奥さん(2)
「さて、今日ここまでにしようかな。」
ボケじいが話を終わり、そう言うとゆみちゃん達は、挨拶をして帰っていった。力も職場に向かってダッシュして行き、残った僕と慎はボケじいの家にいれてもらった。
慎は家のいたるところをキョロキョロと見ている。
家に招かれたときは特に動じていなかったが、内心、僕や力のようにはしゃいでいるのかもしれない。居間の写真を眺めていた慎が、1枚の写真に目を止めているところに、ボケじいが入ってきて
「それはワシの奥さんだよ。」
「この人は、ボケじいが話をしていた時に二階の窓から見てた人ですよね?」
「えっ、そんな人いたっけ?」
僕が聞くと、慎が笑いながら
「力が話を聞くのにあきると、キョロキョロしてて、その時たまたま見つけたんだよ。それを教えてもらって僕も見たんだ。」
「彼女は子どもが好きでね。でも、ワシら夫婦には子どもがいなかったし、ワシの話を聞きに来てくれた子達を見るのを楽しみにしていたよ。
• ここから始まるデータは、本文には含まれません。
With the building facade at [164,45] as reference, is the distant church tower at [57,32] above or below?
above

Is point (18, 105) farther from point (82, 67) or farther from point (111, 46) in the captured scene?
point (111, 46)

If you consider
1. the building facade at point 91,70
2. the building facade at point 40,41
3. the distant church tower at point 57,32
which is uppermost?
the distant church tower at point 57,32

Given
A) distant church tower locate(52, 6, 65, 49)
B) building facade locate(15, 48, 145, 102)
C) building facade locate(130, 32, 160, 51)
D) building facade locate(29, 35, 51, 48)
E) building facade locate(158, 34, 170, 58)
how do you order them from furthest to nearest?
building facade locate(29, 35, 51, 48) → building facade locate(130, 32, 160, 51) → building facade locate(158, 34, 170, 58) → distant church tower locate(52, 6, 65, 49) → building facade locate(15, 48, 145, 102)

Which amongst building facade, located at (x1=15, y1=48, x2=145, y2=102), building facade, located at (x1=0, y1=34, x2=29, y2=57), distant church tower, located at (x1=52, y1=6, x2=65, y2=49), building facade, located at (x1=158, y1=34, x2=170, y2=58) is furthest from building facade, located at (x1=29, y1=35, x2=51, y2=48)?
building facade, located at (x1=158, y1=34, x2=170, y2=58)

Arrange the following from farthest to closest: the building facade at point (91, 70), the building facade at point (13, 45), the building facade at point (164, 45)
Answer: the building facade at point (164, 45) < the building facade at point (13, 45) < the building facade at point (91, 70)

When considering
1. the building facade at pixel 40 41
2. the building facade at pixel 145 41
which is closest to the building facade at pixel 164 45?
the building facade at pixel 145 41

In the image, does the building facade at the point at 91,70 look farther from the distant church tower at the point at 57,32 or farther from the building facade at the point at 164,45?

その時の写真が・・・」
ボケじいはそう言って、持ってきた缶を開け、一枚取り出して僕たちに見せた。カラー写真で、みんなボケじいの方を見ているのに一人だけカメラに向かってピースサインをする金髪の男の子、力が写っていた。僕も慎も太一も写っている、ボケじいが言っていた写真というのはこれかと僕が思っていると、慎が
「僕らだけピースサインしてる写真もありますよね?」
と聞く、僕はビックリして
「えっ、本当に?」
「この写真の後に、力に何してるのってなって、おばあちゃんがカメラ向けてるからっていうので、みんなでピースしたんだよ。」
「彼女も長いこと、あそこから写真を撮っていたが気づいてくれたのは君達だけでとても喜んでいたよ。」
ボケじいが言う。
「そうだったんですか。忘れてました。」
それから先は、宿題のことのための話を聞き、慎と別れて僕は図書館に向かった。